### Task prompt
Copy the entire text on water justice in Iraq word for word.

### Document text
○ ○ ○ ○ ○ ○ ○

Water justice in Iraq in the aftermath of war
Shafaq News/ As Iraq emerges from decades of war, it faces multiple water challenges.
This has been most acute in the southern city of Basra. Located on the Shatt al-Arab river, water is its lifeblood. Yet decades of mismanagement have contaminated the river and decayed infrastructure.
In 2018, this came to a head when over 118,000 people were hospitalised due to drinking contaminated water. This coincided with increasing average summer temperatures, regularly over 50 degrees Celsius, and failing electricity infrastructure. The result was mass protests, with the subsequent crackdown resulted in at least 12 deaths.
These protests are indicative of longer term trends in Iraq. The country’s young, fast-growing population of 40 million is expected to double by 2050. Taken together with the impacts of climate change, this puts Iraq’s water resources under severe strain.
Human Rights Watch research notes that while 70 per cent of Basra governorate’s population rely on agriculture for their livelihood, increasing seawater intrusion into the Shatt al-Arab river has led to the loss of around 87 per cent of the governorate’s farmable land.
With roughly half of the population of Basra governorate living below the poverty line, unemployment rates growing, and a large population of young, demobilised militias returning home, this will disproportionately impact the most vulnerable.

○ ○ ○ ○ ○ ○ ○

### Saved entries
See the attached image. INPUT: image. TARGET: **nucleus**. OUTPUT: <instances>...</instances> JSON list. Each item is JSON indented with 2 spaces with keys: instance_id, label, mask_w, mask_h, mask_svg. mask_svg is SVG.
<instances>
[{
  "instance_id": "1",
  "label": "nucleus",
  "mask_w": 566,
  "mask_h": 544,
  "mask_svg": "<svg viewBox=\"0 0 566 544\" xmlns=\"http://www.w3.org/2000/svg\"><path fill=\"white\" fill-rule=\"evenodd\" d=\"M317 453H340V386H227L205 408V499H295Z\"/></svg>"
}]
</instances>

○ ○ ○ ○ ○ ○ ○

### Reply
Water justice in Iraq in the aftermath of war
Shafaq News/ As Iraq emerges from decades of war, it faces multiple water challenges.
This has been most acute in the southern city of Basra. Located on the Shatt al-Arab river, water is its lifeblood. Yet decades of mismanagement have contaminated the river and decayed infrastructure.
In 2018, this came to a head when over 118,000 people were hospitalised due to drinking contaminated water. This coincided with increasing average summer temperatures, regularly over 50 degrees Celsius, and failing electricity infrastructure. The result was mass protests, with the subsequent crackdown resulted in at least 12 deaths.
These protests are indicative of longer term trends in Iraq. The country’s young, fast-growing population of 40 million is expected to double by 2050. Taken together with the impacts of climate change, this puts Iraq’s water resources under severe strain.
Human Rights Watch research notes that while 70 per cent of Basra governorate’s population rely on agriculture for their livelihood, increasing seawater intrusion into the Shatt al-Arab river has led to the loss of around 87 per cent of the governorate’s farmable land.
With roughly half of the population of Basra governorate living below the poverty line, unemployment rates growing, and a large population of young, demobilised militias returning home, this will disproportionately impact the most vulnerable.